Abstract:
"In the midst of the transformative era shaped by remarkable advancements in artificial
intelligence (AI) and machine learning (ML), the advent of generative AI technology has
propelled society into an age where the creation of diverse content, including text, images,
videos, and audio, is facilitated at an unprecedented scale. This technological surge has given rise to prominent AI models such as ChatGPT, Dall-E, and BardAI, garnering widespread popularity across diverse user segments. However, the innovative appropriation of these models, veering away from their intended purposes, has created a complex interplay within the technological landscape. Users, driven by the creative human spirit, have employed these models in novel ways, often manipulating prompts to access unintended and potentially restricted information, raising concerns about user safety and ethical considerations. This research delves into the intricate realm of Natural Language Processing (NLP) to embark on a comprehensive investigation. The primary objective is to develop a robust defense mechanism against unintentional data exposure by identifying and mitigating unintended queries. The overarching aim is to foster a more secure and responsible AI ecosystem, mitigating the ethical consequences arising from the inadvertent misuse of expansive language models.

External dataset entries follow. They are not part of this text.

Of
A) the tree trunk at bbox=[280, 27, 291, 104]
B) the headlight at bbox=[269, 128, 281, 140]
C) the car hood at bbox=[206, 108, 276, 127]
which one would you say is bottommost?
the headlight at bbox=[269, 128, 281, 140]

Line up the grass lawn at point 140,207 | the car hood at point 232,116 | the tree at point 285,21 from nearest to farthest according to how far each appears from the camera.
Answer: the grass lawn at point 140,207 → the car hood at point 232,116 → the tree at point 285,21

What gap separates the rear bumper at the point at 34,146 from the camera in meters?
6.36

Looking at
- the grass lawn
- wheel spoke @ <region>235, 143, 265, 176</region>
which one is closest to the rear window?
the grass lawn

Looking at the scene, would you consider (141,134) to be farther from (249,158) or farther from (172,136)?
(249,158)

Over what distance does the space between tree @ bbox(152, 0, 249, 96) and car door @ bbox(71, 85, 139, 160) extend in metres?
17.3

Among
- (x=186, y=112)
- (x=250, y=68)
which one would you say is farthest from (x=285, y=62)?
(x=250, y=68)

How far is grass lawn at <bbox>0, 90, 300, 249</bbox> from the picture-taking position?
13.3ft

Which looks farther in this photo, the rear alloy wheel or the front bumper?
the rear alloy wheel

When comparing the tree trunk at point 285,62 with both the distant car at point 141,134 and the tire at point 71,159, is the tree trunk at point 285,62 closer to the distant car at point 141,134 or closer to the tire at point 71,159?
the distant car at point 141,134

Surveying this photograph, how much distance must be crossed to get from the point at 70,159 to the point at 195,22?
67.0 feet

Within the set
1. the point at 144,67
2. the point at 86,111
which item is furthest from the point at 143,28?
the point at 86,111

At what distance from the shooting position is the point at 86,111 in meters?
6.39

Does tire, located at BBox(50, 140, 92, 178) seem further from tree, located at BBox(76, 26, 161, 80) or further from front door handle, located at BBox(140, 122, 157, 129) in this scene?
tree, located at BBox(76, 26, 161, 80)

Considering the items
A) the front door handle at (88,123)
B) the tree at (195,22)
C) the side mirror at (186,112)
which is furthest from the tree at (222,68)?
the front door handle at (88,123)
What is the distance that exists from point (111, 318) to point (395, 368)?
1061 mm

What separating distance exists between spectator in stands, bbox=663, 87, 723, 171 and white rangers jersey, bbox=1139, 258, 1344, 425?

In addressing the challenge of identifying unintended prompts in Gemini model, a classification methodology was employed utilizing the Random Forests algorithm. The approach involved assembling a diverse dataset encompassing both intended and unintended prompts, followed by feature engineering to extract relevant characteristics from the prompts. After preprocessing, including data cleaning and balancing, the model was trained on this dataset, employing Random Forests for its ability to handle complex relationships within the features. The model was fine-tuned iteratively, optimizing its ability to discern between intended and unintended queries. This classification methodology provides a robust framework for identifying and mitigating potential security risks associated with unintended prompts, contributing to the creation of a more secure and responsible AI ecosystem.
The preliminary results of the classification methodology utilizing Random Forests revealed
promising outcomes. Confusion metrics, including accuracy, precision, recall, and F1-score,
were computed to assess the model's performance in distinguishing between intended and
unintended prompts. The model demonstrated a commendable ability to minimize false
positives and false negatives, indicative of its efficacy in identifying potential security risks
associated with unintended queries. Additionally, the Area Under the Receiver Operating Characteristic (AUC-ROC) curve was employed to evaluate the model's overall discriminative
power. These quantitative metrics serve as a foundation for the ongoing refinement of the
classification model, illustrating its potential to contribute significantly to the goal of enhancing security in the context of Gemini model."